Franklin Roosevelt attracted many black votes when he succeeded in boosting the economy after taking office in 1933. However, Alexander did not view his policies as an unmixed blessing:

Some policies designed to relieve the Depression neglected black workers. New pensions and unemployment insurance introduced in 1935 left out both servants and farm labourers. “It is clear that in his years of planning for Social Security of the common man, Mr Roosevelt never had in mind the security of the American Negro,” she said. Other policies made things worse. Many blacks in the South could get only jobs that whites did not want at pay they would not accept. When the National Industrial Recovery Act lifted the wages and prestige of these jobs, blacks lost them. Roosevelt’s national recovery act, she thought, might as well be called the “Negro Reduction Act”.
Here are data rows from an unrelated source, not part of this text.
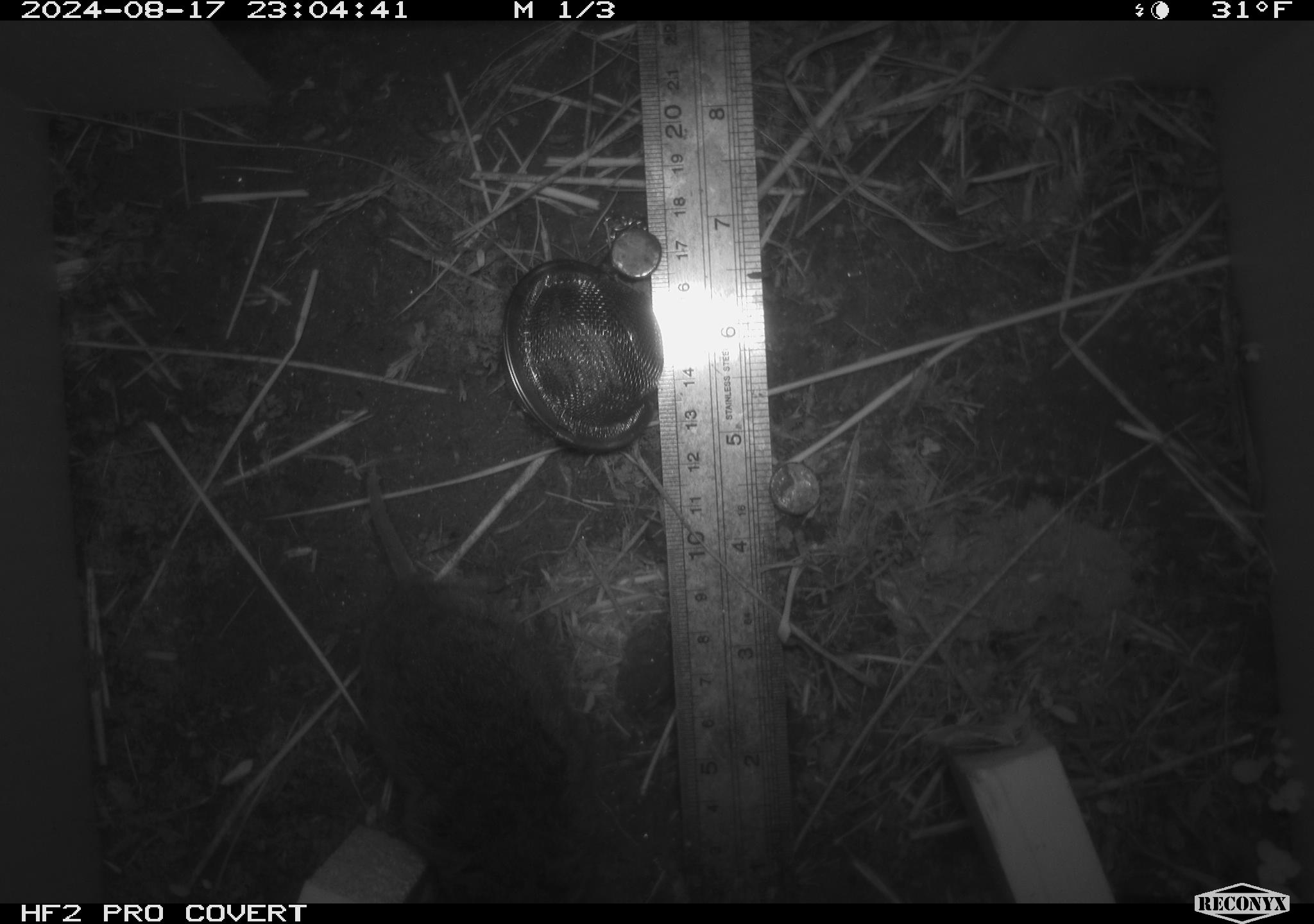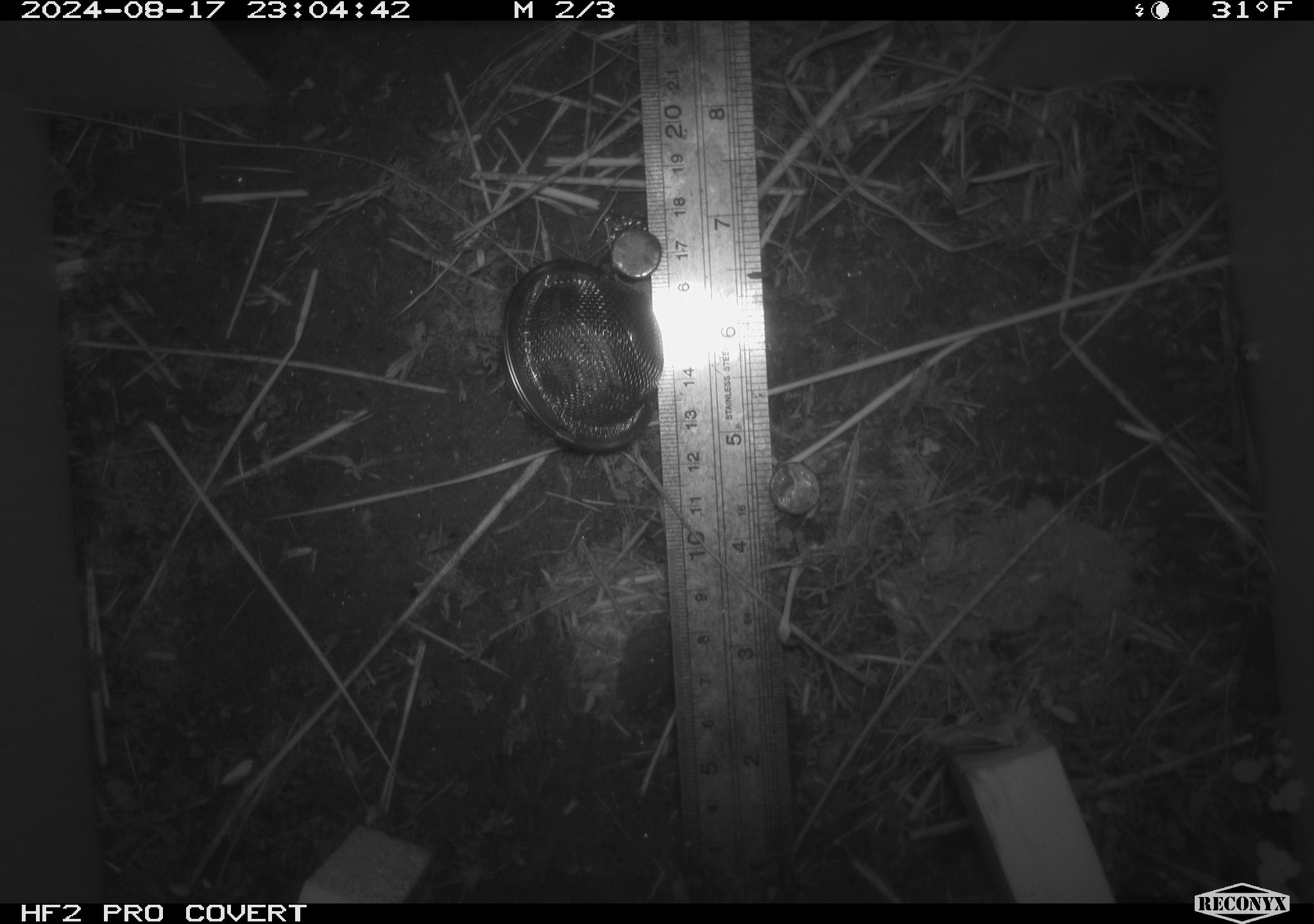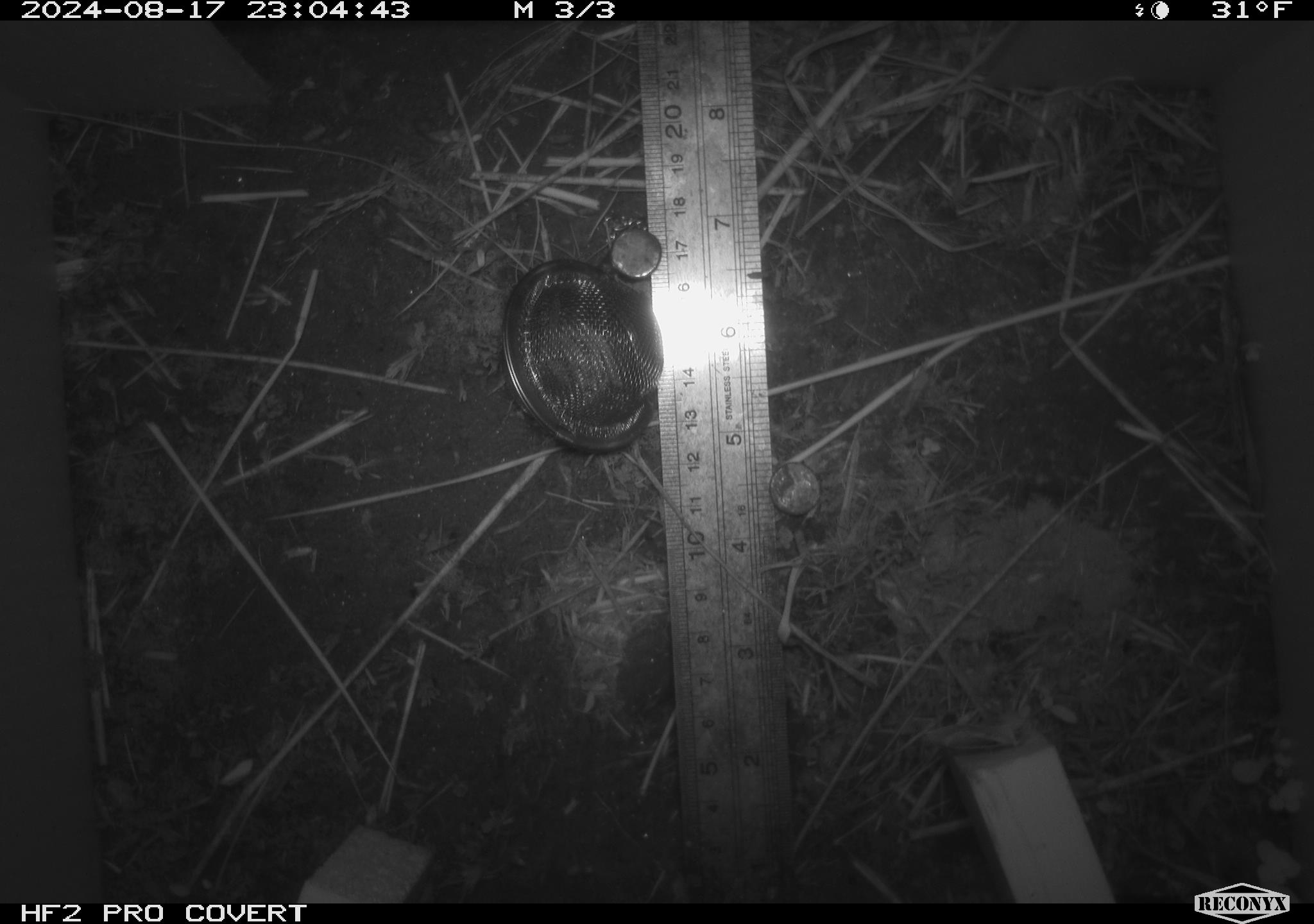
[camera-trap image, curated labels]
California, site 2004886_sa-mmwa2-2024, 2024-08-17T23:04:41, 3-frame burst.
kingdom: Animalia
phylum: Chordata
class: Mammalia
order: Rodentia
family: Cricetidae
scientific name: Arvicolinae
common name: voles, lemmings, and muskrats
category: arvicolinae subfamily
My research suggests that the National Industrial Recovery Act set back the recovery by several years, after the dollar devaluation of early 1933 had temporarily boosted output sharply.

FDR had two really bad ideas, the NIRA and his court packing proposal. It’s a testament to America’s checks and balances that the NIRA was thrown out by the Supreme Court in 1935 and his court packing proposal was rejected by an overwhelmingly Democratic Senate in 1937. On Wednesday, our system of government will have another opportunity to check a questionable power grab by the executive branch.